How do they get the story of Lot 'right' (despite its total lack of witnesses) and the story of Joshua so completely wrong? Now, if there was some reason to think the story of Lot was more recent than their own toppling of Canaan, then maybe what you say would have credibility. But the compilers confidently slot it before Joshua; even in their own books it's pre-history.

How can the writings of any book stay the same for 2000 years relatively un-refuted, yet the writings of another cannot last for 700 years? For all indications it was the same author or so it is claimed.

For a base we will start out with Hammurabi and the dates for his rule over Babylon. They range from 1750 to 1686. That is a spread of 64 years, yet his rule was only 14 years. He was allegedly born in 1810 and died in 1750. That is supposed to be "set" in stone. If that which is supposed to be so historical, and such a wide range of dates be acceptable, why would the Biblical account which was one accepted record and dating system, be thought to have lost contact with their past?

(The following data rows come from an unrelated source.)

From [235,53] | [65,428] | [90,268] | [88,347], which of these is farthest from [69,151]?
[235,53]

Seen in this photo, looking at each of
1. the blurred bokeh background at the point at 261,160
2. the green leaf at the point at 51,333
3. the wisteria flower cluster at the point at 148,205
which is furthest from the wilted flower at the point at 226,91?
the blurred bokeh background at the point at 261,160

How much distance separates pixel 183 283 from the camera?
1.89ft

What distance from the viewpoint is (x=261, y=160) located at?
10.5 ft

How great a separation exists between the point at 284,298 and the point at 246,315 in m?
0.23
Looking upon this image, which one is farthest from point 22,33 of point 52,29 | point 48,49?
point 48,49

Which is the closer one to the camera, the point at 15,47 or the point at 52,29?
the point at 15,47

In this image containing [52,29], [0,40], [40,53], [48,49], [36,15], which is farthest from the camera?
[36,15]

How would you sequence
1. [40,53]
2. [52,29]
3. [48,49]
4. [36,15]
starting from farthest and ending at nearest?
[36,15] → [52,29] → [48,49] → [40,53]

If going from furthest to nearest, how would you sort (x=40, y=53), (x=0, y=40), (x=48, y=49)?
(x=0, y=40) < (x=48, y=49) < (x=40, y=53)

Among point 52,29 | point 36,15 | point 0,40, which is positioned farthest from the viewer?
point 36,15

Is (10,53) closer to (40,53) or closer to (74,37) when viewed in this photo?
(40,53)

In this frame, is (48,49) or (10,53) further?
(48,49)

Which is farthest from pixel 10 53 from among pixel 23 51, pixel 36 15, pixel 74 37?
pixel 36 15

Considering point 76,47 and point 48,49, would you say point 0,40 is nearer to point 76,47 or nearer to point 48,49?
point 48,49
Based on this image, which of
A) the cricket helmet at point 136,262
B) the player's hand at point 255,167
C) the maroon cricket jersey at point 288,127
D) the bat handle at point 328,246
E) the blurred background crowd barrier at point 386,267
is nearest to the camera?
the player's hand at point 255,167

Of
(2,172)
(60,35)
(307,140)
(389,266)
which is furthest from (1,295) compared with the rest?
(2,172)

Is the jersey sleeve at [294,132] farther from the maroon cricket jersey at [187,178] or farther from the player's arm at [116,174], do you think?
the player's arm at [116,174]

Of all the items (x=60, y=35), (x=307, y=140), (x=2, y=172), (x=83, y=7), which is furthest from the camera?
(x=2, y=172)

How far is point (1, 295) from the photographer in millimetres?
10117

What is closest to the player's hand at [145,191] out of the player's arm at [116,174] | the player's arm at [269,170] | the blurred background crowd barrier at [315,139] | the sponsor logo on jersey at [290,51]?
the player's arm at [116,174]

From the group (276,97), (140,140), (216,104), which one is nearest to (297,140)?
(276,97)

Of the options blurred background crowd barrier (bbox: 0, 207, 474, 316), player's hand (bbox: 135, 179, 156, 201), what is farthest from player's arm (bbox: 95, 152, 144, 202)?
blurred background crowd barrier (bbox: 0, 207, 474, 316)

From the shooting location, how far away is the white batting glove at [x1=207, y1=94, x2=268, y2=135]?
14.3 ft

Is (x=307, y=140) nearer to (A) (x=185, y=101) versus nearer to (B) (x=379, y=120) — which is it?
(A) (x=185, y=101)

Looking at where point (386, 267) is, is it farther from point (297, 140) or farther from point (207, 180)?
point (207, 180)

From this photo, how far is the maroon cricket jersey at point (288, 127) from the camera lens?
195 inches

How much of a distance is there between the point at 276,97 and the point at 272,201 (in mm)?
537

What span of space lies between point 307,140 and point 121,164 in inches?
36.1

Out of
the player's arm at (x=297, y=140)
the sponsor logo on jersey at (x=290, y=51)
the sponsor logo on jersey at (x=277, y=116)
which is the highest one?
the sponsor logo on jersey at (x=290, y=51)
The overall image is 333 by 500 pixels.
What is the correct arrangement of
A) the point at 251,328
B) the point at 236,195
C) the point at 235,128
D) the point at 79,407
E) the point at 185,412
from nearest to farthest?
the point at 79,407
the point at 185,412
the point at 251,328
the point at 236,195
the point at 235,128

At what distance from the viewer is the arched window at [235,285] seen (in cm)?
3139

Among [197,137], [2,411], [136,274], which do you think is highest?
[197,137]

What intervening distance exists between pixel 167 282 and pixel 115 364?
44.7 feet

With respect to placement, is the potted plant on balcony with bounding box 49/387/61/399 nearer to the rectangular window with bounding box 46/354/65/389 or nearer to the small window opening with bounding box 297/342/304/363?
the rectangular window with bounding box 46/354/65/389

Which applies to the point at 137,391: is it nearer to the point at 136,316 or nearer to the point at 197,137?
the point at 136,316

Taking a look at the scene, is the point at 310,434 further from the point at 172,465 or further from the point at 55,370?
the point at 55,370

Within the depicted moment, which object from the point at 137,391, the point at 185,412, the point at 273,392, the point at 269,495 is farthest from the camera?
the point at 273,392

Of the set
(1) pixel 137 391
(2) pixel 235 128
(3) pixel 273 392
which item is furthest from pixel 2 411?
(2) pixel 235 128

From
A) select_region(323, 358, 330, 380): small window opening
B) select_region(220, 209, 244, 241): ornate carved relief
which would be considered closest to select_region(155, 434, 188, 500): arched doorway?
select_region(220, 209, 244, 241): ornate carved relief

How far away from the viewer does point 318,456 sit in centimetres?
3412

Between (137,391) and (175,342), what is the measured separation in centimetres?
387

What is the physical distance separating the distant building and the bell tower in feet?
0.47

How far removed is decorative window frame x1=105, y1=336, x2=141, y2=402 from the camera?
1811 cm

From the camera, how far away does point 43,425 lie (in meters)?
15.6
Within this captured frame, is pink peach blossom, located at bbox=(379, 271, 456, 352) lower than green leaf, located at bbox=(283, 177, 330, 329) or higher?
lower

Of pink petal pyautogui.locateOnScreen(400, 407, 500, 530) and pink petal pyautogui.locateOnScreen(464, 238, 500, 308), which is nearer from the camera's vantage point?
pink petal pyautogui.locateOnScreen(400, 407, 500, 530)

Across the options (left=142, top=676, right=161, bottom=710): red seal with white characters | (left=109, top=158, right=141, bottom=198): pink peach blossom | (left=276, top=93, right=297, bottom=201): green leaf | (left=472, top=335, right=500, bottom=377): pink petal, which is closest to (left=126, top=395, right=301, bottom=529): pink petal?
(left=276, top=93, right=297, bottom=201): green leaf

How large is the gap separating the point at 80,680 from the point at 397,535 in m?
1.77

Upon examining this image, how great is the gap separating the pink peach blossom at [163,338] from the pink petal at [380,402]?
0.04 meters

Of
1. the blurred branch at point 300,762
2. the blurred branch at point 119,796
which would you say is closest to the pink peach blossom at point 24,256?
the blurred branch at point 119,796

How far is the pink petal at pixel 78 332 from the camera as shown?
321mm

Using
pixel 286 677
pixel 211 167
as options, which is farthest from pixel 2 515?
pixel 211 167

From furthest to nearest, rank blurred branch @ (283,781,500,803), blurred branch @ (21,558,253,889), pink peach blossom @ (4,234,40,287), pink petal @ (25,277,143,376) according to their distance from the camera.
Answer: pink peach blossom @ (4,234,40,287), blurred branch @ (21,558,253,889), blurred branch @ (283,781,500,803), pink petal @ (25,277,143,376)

Abraham may not be the famous one, who wrote laws, but their stories have some similarities even to the point that some rabbis thought that he was a contemporary of Hammurabi. They both fought off the 4 armies, to secure their land. They both held vast resources of cattle and grazing lands. They both stressed one "creator". Hammurabi was a prolific writer, and Abraham was said to be the first one to use the Hebrew alphabet which makes writing a lot easier than carving out figures in stone. Abraham broke off all ties with Babylonia, but they both could still be seen as Sephardic rulers, who lived at the same time. There was only a 400~ year time slot between that period and the beginning of the Hebrew nation led by Moses in 1300 BC. The Babylonian exile was only 700 years later in 600 BC.

Either we have a group of people who kept records and very specific ones, or else over a time span of 300 years, they came up with the most specific and elaborate history ever made by one people group which was finished by 300 BC. Not sure how they could forget, as seeing how they seemed to have specific memories or imaginations.
 
Either we have a group of people who kept records and very specific ones, or else over a time span of 300 years, they came up with the most specific and elaborate history ever made by one people group which was finished by 300 BC. Not sure how they could forget, as seeing how they seemed to have specific memories or imaginations.

Then why is the story of Joshua smack dab in the middle? They had good enough written histories to remember about Abraham, but not the foundation of their own nation? How does that work?

The most parsimonious explanation is that they no longer knew the relative actual truths of their stories. They only knew how much they thought they were true. But that doesn't help us.

They have a specific and elaborate history, but enough of it is false that we cannot know which parts are correct without corroboration. We're supposed to credit a random story about Lot's wife in a book that puts Joshua shortly thereafter?